Thursday, June 21, 2018

Quarantine (Subjective Cosmology #1)Quarantine by Greg Egan
My rating: 4 of 5 stars

I've had Greg Egan on my radar for a long time but aside from a lucky chance encounter with a novella, it still took me almost two decades to finally break down and read him! It wasn't his fault. That lies entirely with me. I'm absolutely ashamed.

Why? Because this hard-SF novelist is unashamedly tackling some of the hardest quantum physics interpretations, (smearing possibilities and collapsing the wave functions of reality) to very, very courageous levels.

The writer runs with a loaded gun with a safety off. It's pretty awesome. The risk he takes from turning a cyberpunk Private Investigator novel into a completely sidelined thought experiment including the mythical Observer and the death of all the wave functions to create a single reality, multiplying it by a few observers, and then eventually to the whole Earth, is not an end ANYONE ought to miss. I cheered. I gasped. I whooped.

Am I explaining this too esoterically? Possibly. Okay, let's back up. The Earth is suddenly quarantined in a quantum bubble to protect the rest of the universe from summarily changing realities willy-nilly because we THINK it into being. It starts out as quantum tunneling on the macro scale, cheating at cards, getting hugely improbable number sequences right, but then we go deeper and deeper down the rabbit hole where multiple worlds can be chosen from at will, thousands, hundreds of thousands, and each die as the "best" possible world becomes real. Now let's throw that into the stew and add more people. How about adding everyone to that powerful quantum schedule? What happens when we all get the ability to be gods?

Yeah, Egan attempts just this. :) Brilliant attempt, too!
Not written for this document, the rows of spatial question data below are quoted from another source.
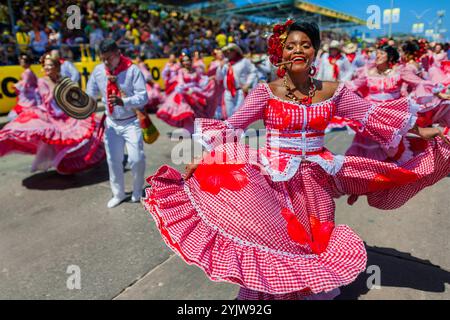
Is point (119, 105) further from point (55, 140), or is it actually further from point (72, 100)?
point (55, 140)

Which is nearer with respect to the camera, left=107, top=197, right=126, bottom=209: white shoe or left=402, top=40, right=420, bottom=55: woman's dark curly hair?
left=107, top=197, right=126, bottom=209: white shoe

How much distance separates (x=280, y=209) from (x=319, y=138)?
54 cm

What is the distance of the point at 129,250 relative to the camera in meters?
3.32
So why didn't I give it 5 stars? Because great ideas don't always equate great fundamental stories with plot and characters. There's nothing wrong with this one, but most the plot and characters are puppets to the need to make clear what is going on, science-wise. I like good exposition when I need it to follow the intent of the author. In this case, it's absolutely necessary. And delightful. But it necessarily slows down the plot, too. Like, to a crawl.